Antón se quedó con el tiesto, y cada mañana,
durante todo el invierno, salió a mirarlo, mas
sólo se veía la negra tierra. Pero al llegar la
primavera, y cuando el sol ya calentaba,
asomaron dos hojitas verdes en el tiesto.
– Son yo y Molly – exclamó Antón -. ¡Es
maravilloso!
Pronto apareció una tercera hoja; ¿qué
significaba aquello? Y luego salió otra, y
todavía otra. Día tras día, semana tras semana,
la planta iba creciendo, hasta que se convirtió
en un arbolillo hecho y derecho.
Y todo eso se reflejaba ahora en una única
lágrima, que se deslizó y desapareció; pero otras
brotarían de la fuente, del corazón del viejo
Antón.
En las cercanías de Eisenach se extiende una
línea de montañas rocosas; una de ellas tiene
forma redondeada y está desnuda, sin árboles,
matorrales ni hierba. Se llama Venusberg, la
montaña de Venus, una diosa de los tiempos
paganos a quien llamaban Dama Holle; todos
los niños de Eisenach lo sabían y lo saben aún.
Con sus hechizos había atraído al caballero
Tannhäuser, el trovador del círculo de cantores
de Wartburg.
La pequeña Molly y Antón iban con frecuencia
a la montaña, y un día dijo ella:
– ¿A que no te atreves a llamar a la roca y gritar:
¡«Dama Holle, Dama Holle, abre, que aquí está
Tannhäuser!?».
Antón no se atrevió, pero sí Molly, aunque sólo
pronunció las palabras: «¡Dama Holle, Dama
Holle!» en voz muy alta y muy clara; el resto lo
dijo de una manera tan confusa, en dirección del
viento, que Antón quedó persuadido de que no
había dicho nada. ¡Qué valiente estaba
entonces! Tenía un aire tan resuelto, como
cuando se reunía con otras niñas en el jardín, y
todas se empeñaban en besarlo, precisamente
porque él no se dejaba, y la emprendía a golpes,
por lo que ninguna se atrevía a ello. Nadie
excepto Molly, desde luego.
– ¡Yo puedo besarlo! – decía con orgullo,
rodeándole el cuello con los brazos; en ello
ponía su pundonor. Antón se dejaba, sin darle
mayor importancia. ¡Qué bonita era, y qué
atrevida! Dama Holle de la montaña debía de
ser también muy hermosa, pero su belleza,
decíase, era la engañosa belleza del diablo.

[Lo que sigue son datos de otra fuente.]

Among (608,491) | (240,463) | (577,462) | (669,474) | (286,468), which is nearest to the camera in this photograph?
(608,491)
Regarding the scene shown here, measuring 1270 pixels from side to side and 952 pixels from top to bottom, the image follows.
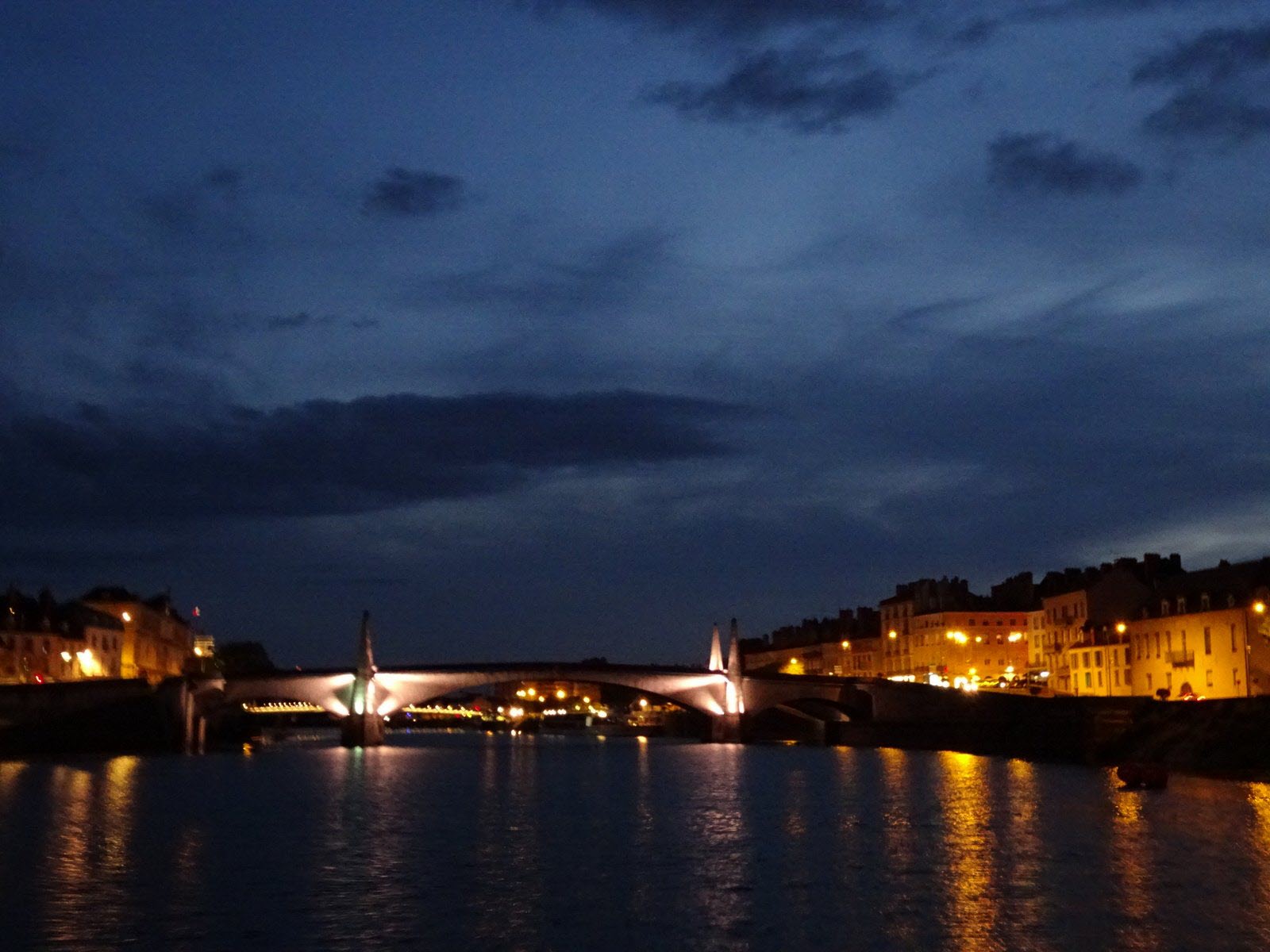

La
mejor hermosura era la de Santa Isabel, patrona
del país, la piadosa princesa turingia, cuyas
buenas obras eran exaltadas en romances y
leyendas; en la capilla estaba su imagen,
rodeada de lámparas de plata; pero Molly no se
le parecía en nada.
El manzano plantado por los dos niños iba
creciendo de año en año, y llegó a ser tan alto,
que hubo que trasplantarlo al aire libre, en el
jardín, donde caí el rocío y el sol calentaba de
verdad. Allí tomó fuerzas para resistir al
invierno. Después del duro agobio de éste,
parecía como si en primavera floreciese de
alegría. En otoño dio dos manzanas, una para
Molly y otra para Antón; menos no hubiese sido
correcto.
El árbol había crecido rápidamente, y Molly no
le fue a la zaga; era fresca y lozana como una
flor del manzano; pero no estaba él destinado a
asistir por mucho tiempo a aquella floración.
Todo cambia, todo pasa. El padre de Molly se
marchó de la ciudad, y Molly se fue con él, muy
lejos. En nuestros días, gracias al tren, sería un
viaje de unas horas, pero entonces llevaba más
de un día y una noche el trasladarse de Eisenach
hasta la frontera oriental de Turingia, a la
ciudad que hoy llamamos todavía Weimar.
Lloró Molly, y lloró Antón; todas aquellas
lágrimas se fundían en una sola, que brillaba
con los deslumbradores matices de la alegría.
Molly le había dicho que prefería quedarse con
él a ver todas las bellezas de Weimar.